PART IV--A VOYAGE TO THE COUNTRY OF THE HOUYHNHNMS.
12. CHAPTER XII.
[The author's veracity. His design in publishing this work. His
censure of those travellers who swerve from the truth. The author
clears himself from any sinister ends in writing. An objection
answered. The method of planting colonies. His native country
commended. The right of the crown to those countries described by
the author is justified. The difficulty of conquering them. The
author takes his last leave of the reader; proposes his manner of
living for the future; gives good advice, and concludes.]

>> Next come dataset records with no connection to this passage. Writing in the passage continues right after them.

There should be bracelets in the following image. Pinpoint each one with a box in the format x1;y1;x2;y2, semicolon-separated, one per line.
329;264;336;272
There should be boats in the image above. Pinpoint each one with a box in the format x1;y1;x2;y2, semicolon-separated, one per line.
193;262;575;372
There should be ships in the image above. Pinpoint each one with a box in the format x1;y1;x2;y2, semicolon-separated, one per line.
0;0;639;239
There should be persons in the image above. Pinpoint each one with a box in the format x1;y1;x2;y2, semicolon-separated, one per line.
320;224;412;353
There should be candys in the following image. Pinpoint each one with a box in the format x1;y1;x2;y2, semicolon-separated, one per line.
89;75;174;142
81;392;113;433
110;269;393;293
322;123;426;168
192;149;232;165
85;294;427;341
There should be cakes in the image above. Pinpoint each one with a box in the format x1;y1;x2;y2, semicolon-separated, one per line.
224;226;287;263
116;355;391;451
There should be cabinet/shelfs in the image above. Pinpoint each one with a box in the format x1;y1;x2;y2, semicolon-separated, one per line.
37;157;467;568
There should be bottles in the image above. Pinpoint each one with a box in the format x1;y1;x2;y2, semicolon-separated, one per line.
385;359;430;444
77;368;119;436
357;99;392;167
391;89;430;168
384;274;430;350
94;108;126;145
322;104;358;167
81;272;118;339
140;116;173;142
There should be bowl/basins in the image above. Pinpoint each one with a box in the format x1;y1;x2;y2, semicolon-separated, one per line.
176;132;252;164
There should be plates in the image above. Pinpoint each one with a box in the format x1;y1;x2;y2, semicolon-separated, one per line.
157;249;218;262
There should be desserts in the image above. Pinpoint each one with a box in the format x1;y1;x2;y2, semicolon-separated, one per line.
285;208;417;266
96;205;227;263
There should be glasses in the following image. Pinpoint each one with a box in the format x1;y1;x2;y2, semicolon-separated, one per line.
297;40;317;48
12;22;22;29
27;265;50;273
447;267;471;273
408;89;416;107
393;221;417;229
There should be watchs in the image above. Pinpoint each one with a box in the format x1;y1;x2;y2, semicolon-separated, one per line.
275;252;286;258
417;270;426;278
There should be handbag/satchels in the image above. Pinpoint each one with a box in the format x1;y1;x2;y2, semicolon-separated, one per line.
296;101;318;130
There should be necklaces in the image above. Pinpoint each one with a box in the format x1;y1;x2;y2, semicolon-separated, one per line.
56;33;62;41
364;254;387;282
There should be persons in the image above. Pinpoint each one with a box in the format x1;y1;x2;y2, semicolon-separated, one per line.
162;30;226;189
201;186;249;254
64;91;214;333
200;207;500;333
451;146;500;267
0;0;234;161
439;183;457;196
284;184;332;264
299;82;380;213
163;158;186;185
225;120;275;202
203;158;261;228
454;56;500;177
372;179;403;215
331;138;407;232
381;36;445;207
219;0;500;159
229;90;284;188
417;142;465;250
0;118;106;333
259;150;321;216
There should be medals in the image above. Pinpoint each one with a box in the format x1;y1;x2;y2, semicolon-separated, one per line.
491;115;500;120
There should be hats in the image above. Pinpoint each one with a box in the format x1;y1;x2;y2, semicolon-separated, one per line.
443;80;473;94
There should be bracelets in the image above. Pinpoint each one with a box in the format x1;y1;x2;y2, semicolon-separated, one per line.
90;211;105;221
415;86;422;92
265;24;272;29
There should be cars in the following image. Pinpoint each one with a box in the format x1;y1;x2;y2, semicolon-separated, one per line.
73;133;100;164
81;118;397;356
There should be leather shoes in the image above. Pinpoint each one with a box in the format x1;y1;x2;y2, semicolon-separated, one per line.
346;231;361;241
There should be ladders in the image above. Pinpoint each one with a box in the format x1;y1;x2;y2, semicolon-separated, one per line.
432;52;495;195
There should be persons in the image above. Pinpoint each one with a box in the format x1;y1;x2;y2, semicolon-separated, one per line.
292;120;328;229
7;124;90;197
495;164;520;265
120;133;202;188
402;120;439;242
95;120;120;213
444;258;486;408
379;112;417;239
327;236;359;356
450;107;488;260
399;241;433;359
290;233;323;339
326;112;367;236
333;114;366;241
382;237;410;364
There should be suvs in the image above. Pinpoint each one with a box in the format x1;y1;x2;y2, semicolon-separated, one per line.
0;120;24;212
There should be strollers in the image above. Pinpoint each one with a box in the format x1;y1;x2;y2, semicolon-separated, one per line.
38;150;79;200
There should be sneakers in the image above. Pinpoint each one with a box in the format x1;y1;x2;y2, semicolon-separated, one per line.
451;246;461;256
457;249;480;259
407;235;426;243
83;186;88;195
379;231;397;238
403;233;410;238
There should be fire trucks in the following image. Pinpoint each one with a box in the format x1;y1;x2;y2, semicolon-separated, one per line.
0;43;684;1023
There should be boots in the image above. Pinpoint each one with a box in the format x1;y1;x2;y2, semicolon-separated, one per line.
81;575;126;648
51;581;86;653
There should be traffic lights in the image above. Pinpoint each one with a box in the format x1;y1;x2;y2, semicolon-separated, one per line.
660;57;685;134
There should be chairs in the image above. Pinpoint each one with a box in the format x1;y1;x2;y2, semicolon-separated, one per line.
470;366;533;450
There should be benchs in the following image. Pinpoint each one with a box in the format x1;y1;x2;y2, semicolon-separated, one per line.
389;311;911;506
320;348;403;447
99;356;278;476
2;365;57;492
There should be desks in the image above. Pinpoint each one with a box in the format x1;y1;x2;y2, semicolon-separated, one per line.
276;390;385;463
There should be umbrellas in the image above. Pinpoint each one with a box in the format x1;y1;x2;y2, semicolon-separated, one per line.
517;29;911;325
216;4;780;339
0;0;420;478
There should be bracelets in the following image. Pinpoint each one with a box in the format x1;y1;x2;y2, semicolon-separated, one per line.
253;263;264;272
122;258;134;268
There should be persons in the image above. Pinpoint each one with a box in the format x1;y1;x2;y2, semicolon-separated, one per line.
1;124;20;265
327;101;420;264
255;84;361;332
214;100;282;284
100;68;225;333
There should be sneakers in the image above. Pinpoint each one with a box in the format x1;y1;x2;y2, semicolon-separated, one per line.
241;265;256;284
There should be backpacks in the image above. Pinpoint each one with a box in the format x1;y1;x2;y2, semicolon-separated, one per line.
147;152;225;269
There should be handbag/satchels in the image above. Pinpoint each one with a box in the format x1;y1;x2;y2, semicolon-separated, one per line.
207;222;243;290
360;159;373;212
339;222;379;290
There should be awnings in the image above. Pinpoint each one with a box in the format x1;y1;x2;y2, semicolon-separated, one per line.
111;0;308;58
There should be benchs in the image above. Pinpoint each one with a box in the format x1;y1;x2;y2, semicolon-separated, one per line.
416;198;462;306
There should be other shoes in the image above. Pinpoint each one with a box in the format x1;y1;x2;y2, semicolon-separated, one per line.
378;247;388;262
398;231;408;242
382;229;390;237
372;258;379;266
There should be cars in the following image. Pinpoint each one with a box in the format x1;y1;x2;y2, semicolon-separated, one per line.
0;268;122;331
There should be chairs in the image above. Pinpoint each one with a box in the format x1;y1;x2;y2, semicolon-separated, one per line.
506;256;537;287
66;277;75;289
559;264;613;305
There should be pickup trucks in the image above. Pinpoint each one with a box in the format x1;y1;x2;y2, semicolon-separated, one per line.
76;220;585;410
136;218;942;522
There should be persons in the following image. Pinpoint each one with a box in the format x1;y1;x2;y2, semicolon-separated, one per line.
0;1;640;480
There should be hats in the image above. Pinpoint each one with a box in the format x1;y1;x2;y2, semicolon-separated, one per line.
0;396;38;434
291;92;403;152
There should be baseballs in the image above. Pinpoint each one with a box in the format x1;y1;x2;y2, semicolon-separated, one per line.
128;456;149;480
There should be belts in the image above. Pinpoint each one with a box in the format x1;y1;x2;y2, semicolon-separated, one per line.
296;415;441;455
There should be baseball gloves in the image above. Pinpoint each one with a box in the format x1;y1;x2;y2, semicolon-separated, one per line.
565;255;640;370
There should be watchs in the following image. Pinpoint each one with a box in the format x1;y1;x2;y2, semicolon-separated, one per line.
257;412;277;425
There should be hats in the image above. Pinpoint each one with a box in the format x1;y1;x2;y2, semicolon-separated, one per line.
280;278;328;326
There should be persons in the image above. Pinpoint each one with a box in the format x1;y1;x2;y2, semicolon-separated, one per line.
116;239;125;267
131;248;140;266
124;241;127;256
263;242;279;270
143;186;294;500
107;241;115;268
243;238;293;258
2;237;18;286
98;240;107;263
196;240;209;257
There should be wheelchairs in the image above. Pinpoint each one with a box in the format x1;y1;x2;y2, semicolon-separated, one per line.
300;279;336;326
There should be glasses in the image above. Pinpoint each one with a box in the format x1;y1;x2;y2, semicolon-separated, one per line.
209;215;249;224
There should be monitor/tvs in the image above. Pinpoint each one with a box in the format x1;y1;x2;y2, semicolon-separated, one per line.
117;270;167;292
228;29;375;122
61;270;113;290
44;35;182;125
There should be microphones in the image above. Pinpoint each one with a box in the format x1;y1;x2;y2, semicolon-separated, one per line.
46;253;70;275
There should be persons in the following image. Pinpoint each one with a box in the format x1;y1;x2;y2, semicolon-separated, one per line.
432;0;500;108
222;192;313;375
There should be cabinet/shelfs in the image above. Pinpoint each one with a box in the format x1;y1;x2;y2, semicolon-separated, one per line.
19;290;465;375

Thus, gentle reader, I have given thee a faithful history of my
travels for sixteen years and above seven months: wherein I have
not been so studious of ornament as of truth. I could, perhaps,
like others, have astonished thee with strange improbable tales;
but I rather chose to relate plain matter of fact, in the simplest
manner and style; because my principal design was to inform, and
not to amuse thee.
It is easy for us who travel into remote countries, which are
seldom visited by Englishmen or other Europeans, to form
descriptions of wonderful animals both at sea and land. Whereas a
traveller's chief aim should be to make men wiser and better, and
to improve their minds by the bad, as well as good, example of what
they deliver concerning foreign places.
I could heartily wish a law was enacted, that every traveller,
before he were permitted to publish his voyages, should be obliged
to make oath before the Lord High Chancellor, that all he intended
to print was absolutely true to the best of his knowledge; for then
the world would no longer be deceived, as it usually is, while some
writers, to make their works pass the better upon the public,
impose the grossest falsities on the unwary reader. I have perused
several books of travels with great delight in my younger days; but
having since gone over most parts of the globe, and been able to
contradict many fabulous accounts from my own observation, it has
given me a great disgust against this part of reading, and some
indignation to see the credulity of mankind so impudently abused.
Therefore, since my acquaintance were pleased to think my poor
endeavours might not be unacceptable to my country, I imposed on
myself, as a maxim never to be swerved from, that I would strictly
adhere to truth; neither indeed can I be ever under the least
temptation to vary from it, while I retain in my mind the lectures
and example of my noble master and the other illustrious Houyhnhnms
of whom I had so long the honour to be an humble hearer.